TEXTE À LIRE:

= = = =

Le métropolite Hilarion : l’Église fait toujours mémoire de ceux qui ont témoigné au prix de leur vie de leur foi au Christ, Dieu et Sauveur
Le 19 novembre 2017, fête de saint Barlaam de Khoutin’ et de saint Constantin (Lioubomoudrov), prêtre et martyr, le métropolite Hilarion de Volokolamsk, président du Département des relations ecclésiastiques extérieures du Patriarcat de Moscou, a célébré la Divine liturgie à l’église Notre-Dame-Joie-de-tous-les-affligés.
Après la litanie instante, le métropolite a prié pour l’Ukraine.
A la fin de la liturgie, après les chants en l’honneur de saint Barlaam et de saint Constantin, le métropolite a prononcé l’homélie suivante :
« Au nom du Père et du Fils et du Saint Esprit !
Il y a 80 ans, le jour de la fête de saint Varlaam de Khoutin’, le prêtre Constantin Lioubomoudrov a été martyrisé. Il avait desservi cette église pendant des années, et nous le vénérons aujourd’hui comme hosiomartyr de l’Église russe. Il était né en 1879, et était le fils d’un lecteur d’une paroisse de la région d’Iaroslavl. Devenu prêtre, il desservit plusieurs paroisses de son diocèse, puis, une fois veuf, résolut de poursuivre ses études de théologie : il entra à l’Académie de théologie de Moscou, pour ne terminer ses études que sous le nouveau régime athée.
A cette époque, le père Constantin était déjà un homme d’âge mûr. Il fut désigné pour célébrer dans cette église, d’abord comme prêtre, puis comme recteur de la paroisse. Les temps étaient durs pour l’Église, car le pouvoir athée s’était donne pour objectif de l’anéantir, de la liquider physiquement. L’Église était soumise à des persécutions aussi bien dans la capitale qu’en banlieue, dans les villes et les villages. Rendus fous par la permissivité qui régnait alors, les gens emmenaient les prêtres dans le gel, leur jetaient de l’eau froide, les dénonçaient, puis les faisaient fusiller. Malgré ces cruelles persécutions, l’Église a continué sa mission durant tout le temps que durèrent les persécutions.

= = = =

DONNÉES FOURNIES:
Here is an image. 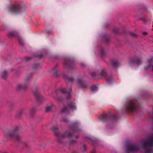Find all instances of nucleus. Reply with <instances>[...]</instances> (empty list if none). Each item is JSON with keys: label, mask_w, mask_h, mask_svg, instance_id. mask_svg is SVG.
<instances>
[{"label": "nucleus", "mask_w": 153, "mask_h": 153, "mask_svg": "<svg viewBox=\"0 0 153 153\" xmlns=\"http://www.w3.org/2000/svg\"><path fill=\"white\" fill-rule=\"evenodd\" d=\"M8 74V72L6 70H4L2 72V78L4 79H6L7 76Z\"/></svg>", "instance_id": "obj_22"}, {"label": "nucleus", "mask_w": 153, "mask_h": 153, "mask_svg": "<svg viewBox=\"0 0 153 153\" xmlns=\"http://www.w3.org/2000/svg\"><path fill=\"white\" fill-rule=\"evenodd\" d=\"M18 128H16L14 130L10 131L7 134H5V136L7 137L11 138L18 141L20 140L21 137L18 134Z\"/></svg>", "instance_id": "obj_3"}, {"label": "nucleus", "mask_w": 153, "mask_h": 153, "mask_svg": "<svg viewBox=\"0 0 153 153\" xmlns=\"http://www.w3.org/2000/svg\"><path fill=\"white\" fill-rule=\"evenodd\" d=\"M74 63V61L73 60L68 59V60L67 62V61H66L64 62V66L65 68L68 67L70 69H74L75 68H73L71 66V65H72Z\"/></svg>", "instance_id": "obj_9"}, {"label": "nucleus", "mask_w": 153, "mask_h": 153, "mask_svg": "<svg viewBox=\"0 0 153 153\" xmlns=\"http://www.w3.org/2000/svg\"><path fill=\"white\" fill-rule=\"evenodd\" d=\"M74 153V152H73V153Z\"/></svg>", "instance_id": "obj_49"}, {"label": "nucleus", "mask_w": 153, "mask_h": 153, "mask_svg": "<svg viewBox=\"0 0 153 153\" xmlns=\"http://www.w3.org/2000/svg\"><path fill=\"white\" fill-rule=\"evenodd\" d=\"M43 55L42 54L40 55L38 57H39V58L40 59H42L43 57Z\"/></svg>", "instance_id": "obj_39"}, {"label": "nucleus", "mask_w": 153, "mask_h": 153, "mask_svg": "<svg viewBox=\"0 0 153 153\" xmlns=\"http://www.w3.org/2000/svg\"><path fill=\"white\" fill-rule=\"evenodd\" d=\"M78 87L79 88H86L87 85L85 82L82 80V77H80L78 79L77 82Z\"/></svg>", "instance_id": "obj_11"}, {"label": "nucleus", "mask_w": 153, "mask_h": 153, "mask_svg": "<svg viewBox=\"0 0 153 153\" xmlns=\"http://www.w3.org/2000/svg\"><path fill=\"white\" fill-rule=\"evenodd\" d=\"M84 139L85 141H87L88 143H91L94 145H95L97 141V139L92 138L87 136L85 137Z\"/></svg>", "instance_id": "obj_13"}, {"label": "nucleus", "mask_w": 153, "mask_h": 153, "mask_svg": "<svg viewBox=\"0 0 153 153\" xmlns=\"http://www.w3.org/2000/svg\"><path fill=\"white\" fill-rule=\"evenodd\" d=\"M108 26V23H106V25H105V26H106V29H107V26Z\"/></svg>", "instance_id": "obj_42"}, {"label": "nucleus", "mask_w": 153, "mask_h": 153, "mask_svg": "<svg viewBox=\"0 0 153 153\" xmlns=\"http://www.w3.org/2000/svg\"><path fill=\"white\" fill-rule=\"evenodd\" d=\"M19 44L21 45V46H23V43L22 42H20V41H19Z\"/></svg>", "instance_id": "obj_41"}, {"label": "nucleus", "mask_w": 153, "mask_h": 153, "mask_svg": "<svg viewBox=\"0 0 153 153\" xmlns=\"http://www.w3.org/2000/svg\"><path fill=\"white\" fill-rule=\"evenodd\" d=\"M81 65L82 66H83V65H84L83 63H81Z\"/></svg>", "instance_id": "obj_44"}, {"label": "nucleus", "mask_w": 153, "mask_h": 153, "mask_svg": "<svg viewBox=\"0 0 153 153\" xmlns=\"http://www.w3.org/2000/svg\"><path fill=\"white\" fill-rule=\"evenodd\" d=\"M128 33L133 37L137 38L138 37L137 35L134 32H129Z\"/></svg>", "instance_id": "obj_23"}, {"label": "nucleus", "mask_w": 153, "mask_h": 153, "mask_svg": "<svg viewBox=\"0 0 153 153\" xmlns=\"http://www.w3.org/2000/svg\"><path fill=\"white\" fill-rule=\"evenodd\" d=\"M76 143V141L74 140H71L70 141V144L71 145L74 144Z\"/></svg>", "instance_id": "obj_34"}, {"label": "nucleus", "mask_w": 153, "mask_h": 153, "mask_svg": "<svg viewBox=\"0 0 153 153\" xmlns=\"http://www.w3.org/2000/svg\"><path fill=\"white\" fill-rule=\"evenodd\" d=\"M119 30V28H114L113 29V32L114 33L117 34L118 33Z\"/></svg>", "instance_id": "obj_27"}, {"label": "nucleus", "mask_w": 153, "mask_h": 153, "mask_svg": "<svg viewBox=\"0 0 153 153\" xmlns=\"http://www.w3.org/2000/svg\"><path fill=\"white\" fill-rule=\"evenodd\" d=\"M74 110L76 108L75 104L71 101L69 102L68 103V107L64 106L62 110V113H67L68 112L69 108Z\"/></svg>", "instance_id": "obj_4"}, {"label": "nucleus", "mask_w": 153, "mask_h": 153, "mask_svg": "<svg viewBox=\"0 0 153 153\" xmlns=\"http://www.w3.org/2000/svg\"><path fill=\"white\" fill-rule=\"evenodd\" d=\"M91 75L93 78L96 75V73L94 71H93L91 73Z\"/></svg>", "instance_id": "obj_29"}, {"label": "nucleus", "mask_w": 153, "mask_h": 153, "mask_svg": "<svg viewBox=\"0 0 153 153\" xmlns=\"http://www.w3.org/2000/svg\"><path fill=\"white\" fill-rule=\"evenodd\" d=\"M152 62V60L150 59L149 61V64L147 65L144 67V68L146 69H148V68H150L151 66V63Z\"/></svg>", "instance_id": "obj_24"}, {"label": "nucleus", "mask_w": 153, "mask_h": 153, "mask_svg": "<svg viewBox=\"0 0 153 153\" xmlns=\"http://www.w3.org/2000/svg\"><path fill=\"white\" fill-rule=\"evenodd\" d=\"M33 91L35 96L37 98V102L39 103H42L44 100V97L40 94L37 90L34 91Z\"/></svg>", "instance_id": "obj_6"}, {"label": "nucleus", "mask_w": 153, "mask_h": 153, "mask_svg": "<svg viewBox=\"0 0 153 153\" xmlns=\"http://www.w3.org/2000/svg\"><path fill=\"white\" fill-rule=\"evenodd\" d=\"M105 74V69H102V70L101 72L100 73L101 75L102 76V75H104Z\"/></svg>", "instance_id": "obj_37"}, {"label": "nucleus", "mask_w": 153, "mask_h": 153, "mask_svg": "<svg viewBox=\"0 0 153 153\" xmlns=\"http://www.w3.org/2000/svg\"><path fill=\"white\" fill-rule=\"evenodd\" d=\"M27 87V85L25 84L24 85H22L21 84L18 85L16 87V89L17 90H25Z\"/></svg>", "instance_id": "obj_15"}, {"label": "nucleus", "mask_w": 153, "mask_h": 153, "mask_svg": "<svg viewBox=\"0 0 153 153\" xmlns=\"http://www.w3.org/2000/svg\"><path fill=\"white\" fill-rule=\"evenodd\" d=\"M111 117L112 119H113L115 120H116L118 117L116 115H111Z\"/></svg>", "instance_id": "obj_31"}, {"label": "nucleus", "mask_w": 153, "mask_h": 153, "mask_svg": "<svg viewBox=\"0 0 153 153\" xmlns=\"http://www.w3.org/2000/svg\"><path fill=\"white\" fill-rule=\"evenodd\" d=\"M105 118H106V120H107V115H106V117H105Z\"/></svg>", "instance_id": "obj_45"}, {"label": "nucleus", "mask_w": 153, "mask_h": 153, "mask_svg": "<svg viewBox=\"0 0 153 153\" xmlns=\"http://www.w3.org/2000/svg\"><path fill=\"white\" fill-rule=\"evenodd\" d=\"M47 33H48V34H50V33H49V31H48V30L47 31Z\"/></svg>", "instance_id": "obj_43"}, {"label": "nucleus", "mask_w": 153, "mask_h": 153, "mask_svg": "<svg viewBox=\"0 0 153 153\" xmlns=\"http://www.w3.org/2000/svg\"><path fill=\"white\" fill-rule=\"evenodd\" d=\"M147 34V33L146 32H144L143 33V34L144 35H146Z\"/></svg>", "instance_id": "obj_40"}, {"label": "nucleus", "mask_w": 153, "mask_h": 153, "mask_svg": "<svg viewBox=\"0 0 153 153\" xmlns=\"http://www.w3.org/2000/svg\"><path fill=\"white\" fill-rule=\"evenodd\" d=\"M20 6H15L14 5H11L9 7V9L12 13H17L19 12Z\"/></svg>", "instance_id": "obj_10"}, {"label": "nucleus", "mask_w": 153, "mask_h": 153, "mask_svg": "<svg viewBox=\"0 0 153 153\" xmlns=\"http://www.w3.org/2000/svg\"><path fill=\"white\" fill-rule=\"evenodd\" d=\"M78 123L75 122L74 123L71 125L72 129L70 131H68L65 132L62 136H60L59 134L57 132L58 131V128L57 126H53L51 128L52 131L54 132L55 135L57 137V141L60 143H62L64 139L66 138H69L73 135H74L75 137L78 138L79 136L76 135L81 130L77 127Z\"/></svg>", "instance_id": "obj_1"}, {"label": "nucleus", "mask_w": 153, "mask_h": 153, "mask_svg": "<svg viewBox=\"0 0 153 153\" xmlns=\"http://www.w3.org/2000/svg\"><path fill=\"white\" fill-rule=\"evenodd\" d=\"M53 106V104H51L50 105L47 106L45 108V111L47 112L51 111Z\"/></svg>", "instance_id": "obj_19"}, {"label": "nucleus", "mask_w": 153, "mask_h": 153, "mask_svg": "<svg viewBox=\"0 0 153 153\" xmlns=\"http://www.w3.org/2000/svg\"><path fill=\"white\" fill-rule=\"evenodd\" d=\"M136 102L135 101L131 100L129 101L126 105V110L128 112H132L136 109Z\"/></svg>", "instance_id": "obj_5"}, {"label": "nucleus", "mask_w": 153, "mask_h": 153, "mask_svg": "<svg viewBox=\"0 0 153 153\" xmlns=\"http://www.w3.org/2000/svg\"><path fill=\"white\" fill-rule=\"evenodd\" d=\"M64 78L67 84L69 83L70 84L73 80V79L72 77H69L68 76H64Z\"/></svg>", "instance_id": "obj_18"}, {"label": "nucleus", "mask_w": 153, "mask_h": 153, "mask_svg": "<svg viewBox=\"0 0 153 153\" xmlns=\"http://www.w3.org/2000/svg\"><path fill=\"white\" fill-rule=\"evenodd\" d=\"M100 57L101 59L104 60L105 56V49L104 48H102L100 51Z\"/></svg>", "instance_id": "obj_20"}, {"label": "nucleus", "mask_w": 153, "mask_h": 153, "mask_svg": "<svg viewBox=\"0 0 153 153\" xmlns=\"http://www.w3.org/2000/svg\"><path fill=\"white\" fill-rule=\"evenodd\" d=\"M140 148L139 145L137 144H128L126 145L124 149L126 153H129L130 152H136L139 150Z\"/></svg>", "instance_id": "obj_2"}, {"label": "nucleus", "mask_w": 153, "mask_h": 153, "mask_svg": "<svg viewBox=\"0 0 153 153\" xmlns=\"http://www.w3.org/2000/svg\"><path fill=\"white\" fill-rule=\"evenodd\" d=\"M91 90L92 91H94L97 90V87L95 85H92L91 87Z\"/></svg>", "instance_id": "obj_25"}, {"label": "nucleus", "mask_w": 153, "mask_h": 153, "mask_svg": "<svg viewBox=\"0 0 153 153\" xmlns=\"http://www.w3.org/2000/svg\"><path fill=\"white\" fill-rule=\"evenodd\" d=\"M28 80V79H27L26 80V81H27Z\"/></svg>", "instance_id": "obj_47"}, {"label": "nucleus", "mask_w": 153, "mask_h": 153, "mask_svg": "<svg viewBox=\"0 0 153 153\" xmlns=\"http://www.w3.org/2000/svg\"><path fill=\"white\" fill-rule=\"evenodd\" d=\"M36 111V108L35 107H33L30 110V113L31 115L35 113Z\"/></svg>", "instance_id": "obj_26"}, {"label": "nucleus", "mask_w": 153, "mask_h": 153, "mask_svg": "<svg viewBox=\"0 0 153 153\" xmlns=\"http://www.w3.org/2000/svg\"><path fill=\"white\" fill-rule=\"evenodd\" d=\"M31 59V58L30 57H27L25 58V60L26 61H29Z\"/></svg>", "instance_id": "obj_38"}, {"label": "nucleus", "mask_w": 153, "mask_h": 153, "mask_svg": "<svg viewBox=\"0 0 153 153\" xmlns=\"http://www.w3.org/2000/svg\"><path fill=\"white\" fill-rule=\"evenodd\" d=\"M146 143H147L150 147H153V135L152 137L150 139L145 141Z\"/></svg>", "instance_id": "obj_17"}, {"label": "nucleus", "mask_w": 153, "mask_h": 153, "mask_svg": "<svg viewBox=\"0 0 153 153\" xmlns=\"http://www.w3.org/2000/svg\"><path fill=\"white\" fill-rule=\"evenodd\" d=\"M143 147L144 149L143 153H153V149L151 148L147 143L144 142Z\"/></svg>", "instance_id": "obj_7"}, {"label": "nucleus", "mask_w": 153, "mask_h": 153, "mask_svg": "<svg viewBox=\"0 0 153 153\" xmlns=\"http://www.w3.org/2000/svg\"><path fill=\"white\" fill-rule=\"evenodd\" d=\"M92 153H94V152H92Z\"/></svg>", "instance_id": "obj_48"}, {"label": "nucleus", "mask_w": 153, "mask_h": 153, "mask_svg": "<svg viewBox=\"0 0 153 153\" xmlns=\"http://www.w3.org/2000/svg\"><path fill=\"white\" fill-rule=\"evenodd\" d=\"M61 121L65 123H67L68 121V120L66 118L64 117L63 118V119L61 120Z\"/></svg>", "instance_id": "obj_30"}, {"label": "nucleus", "mask_w": 153, "mask_h": 153, "mask_svg": "<svg viewBox=\"0 0 153 153\" xmlns=\"http://www.w3.org/2000/svg\"><path fill=\"white\" fill-rule=\"evenodd\" d=\"M152 70L153 71V65L152 66Z\"/></svg>", "instance_id": "obj_46"}, {"label": "nucleus", "mask_w": 153, "mask_h": 153, "mask_svg": "<svg viewBox=\"0 0 153 153\" xmlns=\"http://www.w3.org/2000/svg\"><path fill=\"white\" fill-rule=\"evenodd\" d=\"M106 81L108 84H111L113 82L114 80L112 77L111 75L108 76L106 74Z\"/></svg>", "instance_id": "obj_14"}, {"label": "nucleus", "mask_w": 153, "mask_h": 153, "mask_svg": "<svg viewBox=\"0 0 153 153\" xmlns=\"http://www.w3.org/2000/svg\"><path fill=\"white\" fill-rule=\"evenodd\" d=\"M133 62L135 64L140 65L141 64L142 61L140 59L138 58H134L131 57L129 59V64L130 65Z\"/></svg>", "instance_id": "obj_8"}, {"label": "nucleus", "mask_w": 153, "mask_h": 153, "mask_svg": "<svg viewBox=\"0 0 153 153\" xmlns=\"http://www.w3.org/2000/svg\"><path fill=\"white\" fill-rule=\"evenodd\" d=\"M56 98L57 101L59 102H61L62 100V98L61 97H57Z\"/></svg>", "instance_id": "obj_35"}, {"label": "nucleus", "mask_w": 153, "mask_h": 153, "mask_svg": "<svg viewBox=\"0 0 153 153\" xmlns=\"http://www.w3.org/2000/svg\"><path fill=\"white\" fill-rule=\"evenodd\" d=\"M105 40H106V45L107 43H109L110 42V40L108 38L106 37V36Z\"/></svg>", "instance_id": "obj_36"}, {"label": "nucleus", "mask_w": 153, "mask_h": 153, "mask_svg": "<svg viewBox=\"0 0 153 153\" xmlns=\"http://www.w3.org/2000/svg\"><path fill=\"white\" fill-rule=\"evenodd\" d=\"M15 34L13 33H9L8 34V36L9 37H12L14 36Z\"/></svg>", "instance_id": "obj_33"}, {"label": "nucleus", "mask_w": 153, "mask_h": 153, "mask_svg": "<svg viewBox=\"0 0 153 153\" xmlns=\"http://www.w3.org/2000/svg\"><path fill=\"white\" fill-rule=\"evenodd\" d=\"M99 118L100 121L103 123L105 121V114L103 113L101 115Z\"/></svg>", "instance_id": "obj_21"}, {"label": "nucleus", "mask_w": 153, "mask_h": 153, "mask_svg": "<svg viewBox=\"0 0 153 153\" xmlns=\"http://www.w3.org/2000/svg\"><path fill=\"white\" fill-rule=\"evenodd\" d=\"M139 20H142L145 24H146V20L145 17L141 18L139 19Z\"/></svg>", "instance_id": "obj_28"}, {"label": "nucleus", "mask_w": 153, "mask_h": 153, "mask_svg": "<svg viewBox=\"0 0 153 153\" xmlns=\"http://www.w3.org/2000/svg\"><path fill=\"white\" fill-rule=\"evenodd\" d=\"M110 63L111 65L114 68H118L120 65V63L118 61L113 60H111Z\"/></svg>", "instance_id": "obj_16"}, {"label": "nucleus", "mask_w": 153, "mask_h": 153, "mask_svg": "<svg viewBox=\"0 0 153 153\" xmlns=\"http://www.w3.org/2000/svg\"><path fill=\"white\" fill-rule=\"evenodd\" d=\"M86 150V147L85 145H83V146L82 148V149L81 150L82 152H85Z\"/></svg>", "instance_id": "obj_32"}, {"label": "nucleus", "mask_w": 153, "mask_h": 153, "mask_svg": "<svg viewBox=\"0 0 153 153\" xmlns=\"http://www.w3.org/2000/svg\"><path fill=\"white\" fill-rule=\"evenodd\" d=\"M59 91L63 94L66 93L68 97H70L71 95V88L69 87L68 88V87H67V88L65 89L61 88L60 89Z\"/></svg>", "instance_id": "obj_12"}]
</instances>
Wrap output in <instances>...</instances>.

= = = =

CONSIGNES:
**A)** Dans le texte sur le père Constantin Lioubomoudrov, citez tout le passage depuis « Il y a 80 ans, le » jusqu'à « nouveau régime athée. » inclus.
**B)** Condensez le paragraphe du texte sur le père Constantin Lioubomoudrov qui commence par « A cette époque, le père Constantin » sans en perdre les faits principaux.

CORRIGÉ:
**A)**
Il y a 80 ans, le jour de la fête de saint Varlaam de Khoutin’, le prêtre Constantin Lioubomoudrov a été martyrisé. Il avait desservi cette église pendant des années, et nous le vénérons aujourd’hui comme hosiomartyr de l’Église russe. Il était né en 1879, et était le fils d’un lecteur d’une paroisse de la région d’Iaroslavl. Devenu prêtre, il desservit plusieurs paroisses de son diocèse, puis, une fois veuf, résolut de poursuivre ses études de théologie : il entra à l’Académie de théologie de Moscou, pour ne terminer ses études que sous le nouveau régime athée.

**B)** Déjà d'âge mûr, le père Constantin fut nommé dans cette église, d'abord comme prêtre, puis comme recteur. Le pouvoir athée cherchait alors à anéantir physiquement l'Église, persécutée dans la capitale comme en banlieue, dans les villes comme dans les villages. Les prêtres étaient emmenés dans le gel, aspergés d'eau froide, dénoncés puis fusillés. L'Église poursuivit pourtant sa mission pendant toute la durée des persécutions.